Originally Posted by Fuzz

https://www.extremetech.com/computin...-an-atari-2600

LOL. I love that it tried to make a human-like excuse instead of owning it's sucking. Wait, I was about to joke about how audacious it is to call it "AI" if it can't play chess, but perhaps it's doing a much better job at emulating emotional responses than thinking. Which would be interesting if we made an emotional bot before an intelligent one.

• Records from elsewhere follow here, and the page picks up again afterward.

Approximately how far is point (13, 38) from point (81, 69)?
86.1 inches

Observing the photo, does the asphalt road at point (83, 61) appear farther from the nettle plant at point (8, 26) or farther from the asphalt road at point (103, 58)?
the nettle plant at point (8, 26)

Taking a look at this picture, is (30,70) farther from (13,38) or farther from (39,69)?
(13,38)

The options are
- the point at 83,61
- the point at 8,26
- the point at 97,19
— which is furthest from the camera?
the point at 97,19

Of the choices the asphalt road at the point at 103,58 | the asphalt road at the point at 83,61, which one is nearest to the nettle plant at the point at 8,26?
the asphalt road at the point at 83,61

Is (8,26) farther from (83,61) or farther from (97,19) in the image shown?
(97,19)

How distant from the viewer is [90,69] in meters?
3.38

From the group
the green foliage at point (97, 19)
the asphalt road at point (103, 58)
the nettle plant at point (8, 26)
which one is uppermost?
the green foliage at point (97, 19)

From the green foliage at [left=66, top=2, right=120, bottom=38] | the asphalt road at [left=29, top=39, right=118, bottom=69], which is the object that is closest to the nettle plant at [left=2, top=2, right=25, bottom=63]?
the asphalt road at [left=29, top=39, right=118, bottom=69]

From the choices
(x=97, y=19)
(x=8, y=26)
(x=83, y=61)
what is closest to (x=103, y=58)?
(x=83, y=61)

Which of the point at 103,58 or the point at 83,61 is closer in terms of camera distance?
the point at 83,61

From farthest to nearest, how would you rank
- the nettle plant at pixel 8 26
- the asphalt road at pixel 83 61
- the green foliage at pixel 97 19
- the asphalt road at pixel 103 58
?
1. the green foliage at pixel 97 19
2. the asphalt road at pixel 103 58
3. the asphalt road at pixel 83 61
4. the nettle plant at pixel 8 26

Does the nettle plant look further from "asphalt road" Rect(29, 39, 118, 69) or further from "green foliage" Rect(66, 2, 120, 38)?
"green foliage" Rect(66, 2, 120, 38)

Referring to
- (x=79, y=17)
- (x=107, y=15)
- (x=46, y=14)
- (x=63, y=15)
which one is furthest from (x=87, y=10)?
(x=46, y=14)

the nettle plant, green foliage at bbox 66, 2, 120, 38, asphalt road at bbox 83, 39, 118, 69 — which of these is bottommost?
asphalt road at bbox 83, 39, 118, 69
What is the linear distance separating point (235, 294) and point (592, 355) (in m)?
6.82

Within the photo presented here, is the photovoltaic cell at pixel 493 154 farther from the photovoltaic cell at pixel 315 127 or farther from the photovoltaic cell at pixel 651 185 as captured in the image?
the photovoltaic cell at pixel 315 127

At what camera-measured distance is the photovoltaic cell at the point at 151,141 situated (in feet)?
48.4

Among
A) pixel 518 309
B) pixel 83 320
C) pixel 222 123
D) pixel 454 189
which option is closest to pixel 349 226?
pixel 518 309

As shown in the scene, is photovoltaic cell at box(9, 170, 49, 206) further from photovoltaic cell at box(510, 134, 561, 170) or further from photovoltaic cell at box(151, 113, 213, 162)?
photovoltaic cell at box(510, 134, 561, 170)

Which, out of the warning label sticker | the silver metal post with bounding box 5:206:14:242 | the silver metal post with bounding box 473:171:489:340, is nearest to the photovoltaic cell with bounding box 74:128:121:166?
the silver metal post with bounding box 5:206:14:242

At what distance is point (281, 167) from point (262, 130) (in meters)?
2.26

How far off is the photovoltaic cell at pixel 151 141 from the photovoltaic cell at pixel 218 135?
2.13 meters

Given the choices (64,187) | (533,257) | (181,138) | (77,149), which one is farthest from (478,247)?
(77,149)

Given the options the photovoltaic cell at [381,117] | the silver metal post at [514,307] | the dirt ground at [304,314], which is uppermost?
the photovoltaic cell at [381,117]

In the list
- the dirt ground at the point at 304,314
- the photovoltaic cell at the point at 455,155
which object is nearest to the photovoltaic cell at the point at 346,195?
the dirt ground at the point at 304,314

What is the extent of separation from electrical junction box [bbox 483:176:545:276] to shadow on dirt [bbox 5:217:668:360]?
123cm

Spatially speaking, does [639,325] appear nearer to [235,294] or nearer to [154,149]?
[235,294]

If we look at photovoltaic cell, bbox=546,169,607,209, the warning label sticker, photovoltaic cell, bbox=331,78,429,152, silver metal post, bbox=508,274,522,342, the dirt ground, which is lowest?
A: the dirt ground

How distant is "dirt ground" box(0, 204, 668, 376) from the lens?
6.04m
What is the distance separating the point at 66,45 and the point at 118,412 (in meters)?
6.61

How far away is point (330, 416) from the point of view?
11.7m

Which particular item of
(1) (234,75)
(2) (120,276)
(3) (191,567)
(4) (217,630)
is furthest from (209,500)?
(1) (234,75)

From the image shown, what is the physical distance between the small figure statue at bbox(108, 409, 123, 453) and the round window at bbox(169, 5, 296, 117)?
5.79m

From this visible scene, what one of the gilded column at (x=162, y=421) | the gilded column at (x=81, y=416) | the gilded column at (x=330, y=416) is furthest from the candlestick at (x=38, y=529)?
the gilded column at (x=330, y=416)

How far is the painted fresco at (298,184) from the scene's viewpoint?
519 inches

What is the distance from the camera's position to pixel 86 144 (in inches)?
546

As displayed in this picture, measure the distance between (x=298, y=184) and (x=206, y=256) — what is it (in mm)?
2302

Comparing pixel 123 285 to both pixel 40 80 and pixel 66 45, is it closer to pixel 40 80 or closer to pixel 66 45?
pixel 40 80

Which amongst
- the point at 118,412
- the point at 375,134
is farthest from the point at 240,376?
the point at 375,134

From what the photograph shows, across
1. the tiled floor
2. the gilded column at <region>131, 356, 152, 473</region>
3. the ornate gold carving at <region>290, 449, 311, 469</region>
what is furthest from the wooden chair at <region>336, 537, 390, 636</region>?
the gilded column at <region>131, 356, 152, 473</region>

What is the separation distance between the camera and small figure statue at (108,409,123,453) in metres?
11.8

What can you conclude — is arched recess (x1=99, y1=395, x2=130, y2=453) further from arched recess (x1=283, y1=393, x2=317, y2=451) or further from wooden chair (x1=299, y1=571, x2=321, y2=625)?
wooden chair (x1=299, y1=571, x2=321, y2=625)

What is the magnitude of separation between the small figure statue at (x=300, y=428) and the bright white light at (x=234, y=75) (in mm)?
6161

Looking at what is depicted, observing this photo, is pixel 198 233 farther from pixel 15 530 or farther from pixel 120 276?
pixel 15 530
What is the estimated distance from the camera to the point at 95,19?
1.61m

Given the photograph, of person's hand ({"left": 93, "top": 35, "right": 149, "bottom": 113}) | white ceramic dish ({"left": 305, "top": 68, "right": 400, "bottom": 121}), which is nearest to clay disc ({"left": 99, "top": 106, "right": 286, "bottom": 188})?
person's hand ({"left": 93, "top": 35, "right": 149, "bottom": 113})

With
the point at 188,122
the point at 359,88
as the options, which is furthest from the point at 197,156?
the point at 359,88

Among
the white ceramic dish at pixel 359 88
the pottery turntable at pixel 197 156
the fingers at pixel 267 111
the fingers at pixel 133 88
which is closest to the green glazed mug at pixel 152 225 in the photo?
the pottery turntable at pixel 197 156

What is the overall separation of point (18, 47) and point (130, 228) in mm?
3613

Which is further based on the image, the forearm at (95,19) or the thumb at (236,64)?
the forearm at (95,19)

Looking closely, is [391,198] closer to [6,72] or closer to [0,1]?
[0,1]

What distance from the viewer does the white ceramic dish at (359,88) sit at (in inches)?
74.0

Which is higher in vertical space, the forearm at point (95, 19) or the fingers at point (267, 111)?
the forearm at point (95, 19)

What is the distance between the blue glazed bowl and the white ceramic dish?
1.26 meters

Experiments like this annoy me, because chatgpt 4o in its current iteration is quite dumb and meant for quick answers at best on the cheap. It's not a reasoning model, and it has a 128k token context window max through API (chatgpt version can be as low as 32K or 8K on the free version) and would lose track of the board or even what it's doing very quickly. Add to this that it used Atari 2600 images of the board (how can it identify what the board is) and it be a hallucinating mess within a few messages.

In contrast you have a computer program with set algorithms built off training of games. Even an ancient program such as Chess on Atari 2600 could beat your average chess player out there.

https://www.reddit.com/r/chess/comme...s_video_chess/

https://nanochess.org/video_chess.html

It may seem like a gotcha type comparison, but it really isn't. This is simply not a good use case. To be honest I don't know how other more advanced models would fare any better, but this is a weird headline maker.

Fuzz · 06-11-2025, 04:52 PM

The quoted Bluesky post is essentially making the point of using the right tool for the job, and while LLM's can be good at a lot of things, it's not good at all things. Which is probably a good message for clueless execs looknig at deploying these tools because they hear they can do everything.